O TRIBUNAL DE JUSTIÇA (Oitava Secção),

composto por: N. Piçarra (relator), presidente de secção, N. Jääskinen e M. Gavalec, juízes,

advogado‑geral: J. Kokott,

secretário: A. Calot Escobar,

vistos os autos,

vistas as observações apresentadas:

–        em representação de GM, por L. Peissl e J. Reich‑Rohrwig, Rechtsanwälte,

–        em representação do Governo Austríaco, por A. Posch, J. Schmoll e E. Samoilova, na qualidade de agentes,

–        em representação da Comissão Europeia, por F. Blanc, B. Hofstötter e A. Sauka, na qualidade de agentes,

vista a decisão tomada, ouvida a advogada‑geral, de julgar a causa sem apresentação de conclusões,

profere o presente

Acórdão

1        O pedido de decisão prejudicial tem por objeto a interpretação do artigo 3.o do Regulamento (CE, Euratom) n.o 2988/95 do Conselho, de 18 de dezembro de 1995, relativo à proteção dos interesses financeiros das Comunidades Europeias (JO 1995, L 312, p. 1), e do princípio da proporcionalidade.
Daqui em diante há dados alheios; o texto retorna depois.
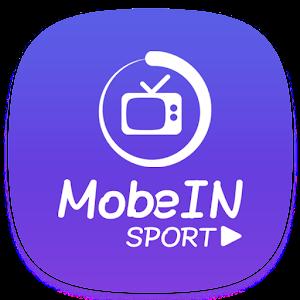 تحميل تطبيق mobein sport tv apk لمشاهدة القنوات على أندرويد
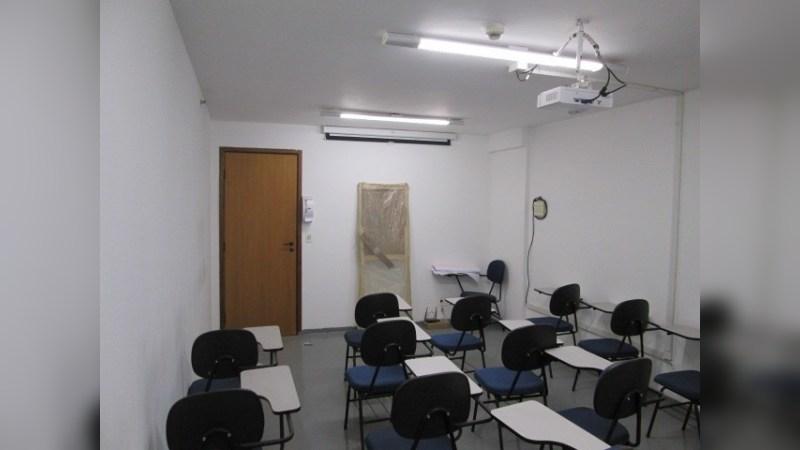 Imóvel em Brasília - Office - Sale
2        Este pedido foi apresentado no âmbito de um litígio que opõe a República da Áustria a GM, uma pessoa singular, relativamente ao prazo de prescrição aplicável a um pedido de reembolso das ajudas indevidamente pagas a esta última.

 Quadro jurídico

 Direito da União

3        O terceiro e quarto considerandos do Regulamento n.o 2988/95 enunciam:

«[…] importa combater em todos os domínios os atos lesivos dos interesses financeiros das Comunidades [Europeias];

[…] a eficácia da luta contra a fraude lesiva dos interesses financeiros das Comunidades exige a criação de um quadro jurídico comum a todos os domínios abrangidos pelas políticas comunitárias.»

4        O artigo 1.o deste regulamento dispõe:

«1.      Para efeitos da proteção dos interesses financeiros das Comunidades Europeias, é adotada uma regulamentação geral em matéria de controlos homogéneos e de medidas e sanções administrativas relativamente a irregularidades no domínio do direito comunitário.

2.      Constitui irregularidade qualquer violação de uma disposição de direito comunitário que resulte de um ato ou omissão de um agente económico que tenha ou possa ter por efeito lesar o orçamento geral das Comunidades ou orçamentos geridos pelas Comunidades, quer pela diminuição ou supressão de receitas provenientes de recursos próprios cobradas diretamente por conta das Comunidades, quer por uma despesa indevida.»

5        O artigo 3.o desse regulamento prevê:

«1.      O prazo de prescrição do procedimento é de quatro anos a contar da data em que foi praticada a irregularidade referida no n.o 1 do artigo 1.o Todavia, as regulamentações setoriais podem prever um prazo mais reduzido, que não pode ser inferior a 3 anos.

O prazo de prescrição relativo às irregularidades continuadas ou repetidas corre desde o dia em que cessou a irregularidade. O prazo de prescrição no que se refere aos programas plurianuais corre em todo o caso até ao encerramento definitivo do programa.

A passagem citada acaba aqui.